# Written task:
Carry on the essay on Lovecraft's fiction from the point at which it stops, keeping its voice.

# Text block:

########

I’m sure there are many other examples of parallels you can find as subtext of elements between Lovecraft’s own life, and those of the characters — the humans and otherwise — in his stories.

You might think, to those of you who’ve read or heard of the stories, that “The Call of Cthulhu” is my favourite story due to its epistolary makeup of accounts, journal entries, and the idea of poets and artists being sensitive to a change in the air as something ancient and powerful shifts in its undying slumber. Certainly, I appreciate “The Case of Charles Dexter Ward” in which Mr. Ward finds the secrets of resurrecting the dead, and learning their secrets through an ancestor that regularly did so to gain incredible knowledge and power. “At The Mountains of Madness” is an epic science-fictional horror story where humans go to Antarctica — to a place of snow and ice much like this time of year — and uncover alien predecessors on Earth who, in turn and for all of their completely non-human qualities, are far less terrifying than the shoggoth they created that went horrifically out of control. And I definitely loved “The Shadow Out of Time” and that whole idea and reinforcement that Earth was ruled by more powerful and terrifying species in its prehistoric era, and whose effects transcend all of space and time.

There is something oddly comforting in knowing that the human species is so small, and inconsequential compared to these vast and alien horrors that makes you really appreciate that little space of safety: at least, for those who identify with the protagonists and their lifestyle and place in the society depicted. I always imagine this vast chaos, and then endless darkness, and then this bubble of academia, and books, and poetry where friends can debate and correspond together away from that terrible uncertainty: even if it’s all an illusion. In that place, which may be less Lovecraft’s and more the place in my own heart created from that writing with corresponding elements taken from those words, I found peace and a little less heartache: and even the creatures and horror were simply inevitable and the pressure to perform and exist, and fit in didn’t matter if we all are truly that small. That weight, in the middle of that terror, lessened for me, and the loneliness became just a little bit less.

I have definitely been influenced by the Cthulhu Mythos, but its the Dream Cycle that is closer to me. Dead Cthulhu may lie dreaming in his house at R’lyeh, but his dreams are only part of something far larger that link the unconscious and conscious minds of the world together, and complete planes of existence. Lovecraft’s Dream Cycle illustrates this the most, from his earliest to later works. This is where I saw the horror genre verge into the truly fantastical for the first time years ago when I was on my own in my Undergrad.

I saw “The Dream-Quest of Unknown Kadath” where the protagonist journeyed from the waking world all the way into the Dreamlands and met a whole wide variety of Lovecraft’s creatures and gods: one of the most epic and bizarre odysseys I’d ever read at that point in my life. The vistas of the entire experience still stay in my mind, and I respect the crossovers the novella had with so many of his other stories, and how it all came full circle. Then, you have “The Quest of Iranon” which I’ve written about before: where the eternal youth Iranon — apart from everyone, sometimes respected, other times laughed at — walks the world to find his beloved dream home, only to realize it is a lie, and he gives up, withering against the harshness of reality and goes off to die.

########

# Available data:
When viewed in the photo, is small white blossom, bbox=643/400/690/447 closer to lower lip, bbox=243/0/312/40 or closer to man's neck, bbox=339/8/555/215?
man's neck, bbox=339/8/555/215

########

# Result of this task:
But it is the last story I’m going to talk about: featuring the protagonist from “The Dream-Quest of Unknown Kadath,” “The Unnamable” and “The Statement of Randolph Carter.”

“The Silver Key.”

Randolph Carter is a scholar who has lived most of his life. He used to see the world more clearly. It was brighter. More beautiful. He knew his place in it, or at least he thought he knew it. He had the ability to effortlessly enter the Dreamlands and explore its vastness and potential. He had a family that loved him, and a forest to explore, and the potential for so many adventures. Over time, however, he got older. His family declined and he lost his childhood home. It became harder for him to enter into the Dreamlands on his own, and to see the magic in the world. Carter studied literature and philosophy in an attempt to drown out that pain of loss, of that waning connection with beauty. He became cynical and jaded, even bitter but he could never escape that longing for … that feeling back. He explored what he could of the weak places in reality, studying occultism and nearly getting destroyed in the process.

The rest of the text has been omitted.